* **LATIHAN TERTULIS A**:
Jawablah pertanyaan berikut berdasarkan teks tentang hukum tajam ke bawah di bawah ini.
(i) Menurut teks, keadilan di negeri ini lebih tajam menghukum kelompok masyarakat yang mana?
(ii) Media apa yang memuat berita ini, dan di kota mana berita itu ditulis?
(iii) Di mana para koruptor disebut berleha-leha?
* **LATIHAN TERTULIS B**:
Lanjutkan teks tentang hukum tajam ke bawah di bawah ini, mulai setelah kalimat terakhirnya.

* **TEKS BACAAN**:
******

Hukum Tajam Ke Bawah Tumpul Ke Atas, Menjadi Simbol Baru Keadilan Di Indonesia

Foto: Ginanda Siregar SH
SUARA INDEPENDEN.COM, JAKARTA- Istilah Hukum tajam ke bawah namun tumpul ke atas ini mungkin sudah lumrah di masyarakat Indonesia saat ini maksud dari istilah tersebut adalah salah satu sindiran nyata bahwa keadilan di negeri ini lebih tajam menghukum masyarakat kelas menengah ke bawah, Coba bandingkan dengan para Koruptor yang notabene adalah para penjabat kelas ekonomi ke atas, baik mulai dari tingkat Bupati, Wali Kota, Gubernur, anggota DPR RI & DPRD Kabupaten hingga para mantan menteri pun terjerat dengan kasus korupsi.

"Sebenarnya ada banyak kasus besar yang jelas-jelas merugikan negara karena ulah Perampok uang negara, nasib kasusnya tidak jelas. Para koruptor bebas berlenggang, berleha-leha di luar negeri, tidak tersentuh hukum.

******

* **INFORMASI YANG TERSEDIA**:
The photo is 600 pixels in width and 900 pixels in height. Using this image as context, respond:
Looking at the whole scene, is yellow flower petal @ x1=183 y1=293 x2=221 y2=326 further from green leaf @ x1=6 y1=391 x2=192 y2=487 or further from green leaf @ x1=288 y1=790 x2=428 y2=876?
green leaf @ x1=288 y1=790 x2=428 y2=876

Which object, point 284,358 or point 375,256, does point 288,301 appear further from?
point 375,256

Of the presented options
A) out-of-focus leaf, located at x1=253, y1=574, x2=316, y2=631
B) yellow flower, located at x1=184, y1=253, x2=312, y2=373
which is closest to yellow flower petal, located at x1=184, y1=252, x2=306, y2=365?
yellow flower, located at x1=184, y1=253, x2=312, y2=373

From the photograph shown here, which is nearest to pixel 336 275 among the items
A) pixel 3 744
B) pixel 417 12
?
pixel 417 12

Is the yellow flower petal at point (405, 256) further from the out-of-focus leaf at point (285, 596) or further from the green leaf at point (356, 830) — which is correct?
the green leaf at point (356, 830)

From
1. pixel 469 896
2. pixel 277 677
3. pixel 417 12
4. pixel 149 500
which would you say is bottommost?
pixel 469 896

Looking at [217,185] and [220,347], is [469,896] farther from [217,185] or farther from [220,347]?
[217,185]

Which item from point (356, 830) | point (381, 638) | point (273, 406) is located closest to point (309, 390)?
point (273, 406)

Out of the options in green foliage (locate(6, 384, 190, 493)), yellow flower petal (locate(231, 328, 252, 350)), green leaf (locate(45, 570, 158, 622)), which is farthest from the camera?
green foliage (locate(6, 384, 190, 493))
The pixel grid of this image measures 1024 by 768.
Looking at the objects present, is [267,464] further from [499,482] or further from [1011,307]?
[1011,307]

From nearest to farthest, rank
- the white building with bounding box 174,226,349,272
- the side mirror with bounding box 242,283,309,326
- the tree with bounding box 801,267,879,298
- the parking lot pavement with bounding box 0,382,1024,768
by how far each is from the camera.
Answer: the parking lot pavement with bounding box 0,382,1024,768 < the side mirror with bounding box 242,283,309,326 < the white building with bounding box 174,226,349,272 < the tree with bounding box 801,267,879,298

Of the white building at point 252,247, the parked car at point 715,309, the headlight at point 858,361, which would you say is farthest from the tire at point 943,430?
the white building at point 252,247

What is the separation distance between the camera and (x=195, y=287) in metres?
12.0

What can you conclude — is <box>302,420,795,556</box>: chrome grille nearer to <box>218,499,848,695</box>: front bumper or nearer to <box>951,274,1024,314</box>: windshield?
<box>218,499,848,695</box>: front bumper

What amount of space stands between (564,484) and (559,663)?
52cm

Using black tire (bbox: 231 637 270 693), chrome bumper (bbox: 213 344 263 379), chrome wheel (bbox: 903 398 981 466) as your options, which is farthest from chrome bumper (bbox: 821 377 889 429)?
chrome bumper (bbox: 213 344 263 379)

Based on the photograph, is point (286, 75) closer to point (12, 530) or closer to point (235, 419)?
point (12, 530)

******

* **JAWABAN YANG DIHARAPKAN A**:
(i) Masyarakat kelas menengah ke bawah.
(ii) SUARA INDEPENDEN.COM, di Jakarta.
(iii) Di luar negeri.

* **JAWABAN YANG DIHARAPKAN B**:
Sebagai contoh supremasi Hukum di indonesia  adalah Kisah yang dialami nenek Asyani (63) ini benar-benar menggambarkan pepatah yang populer di masyarakat, hukum di negeri ini tumpul ke atas, tajam ke bawah.

Asyani diseret ke Pengadilan Negeri Situbondo Jawa Timur dengan tuduhan mencuri 38 papan kayu jati di lahan Perhutani di Desa Jatibanteng, Situbondo. Saat menjalani persidangan ketiga pada 12 Maret, Asyani sampai-sampai duduk bersimpuh dan menangis di depan majelis hakim, memohon pengampunan. Sang pelapor Asyani, Sawin (mantri Perhutani), tertegun melihat Asyani. Warga Dusun Kristal, Desa/Kecamatan Jatibanteng, Situbondo, itu menjalani sidang dengan jadwal tanggapan jaksa atas pembelaan kuasa hukum terdakwa. Mulanya, Asyani diam tertunduk mendengarkan tanggapan jaksa penuntut umum, Ida Haryani, selama 30 menit.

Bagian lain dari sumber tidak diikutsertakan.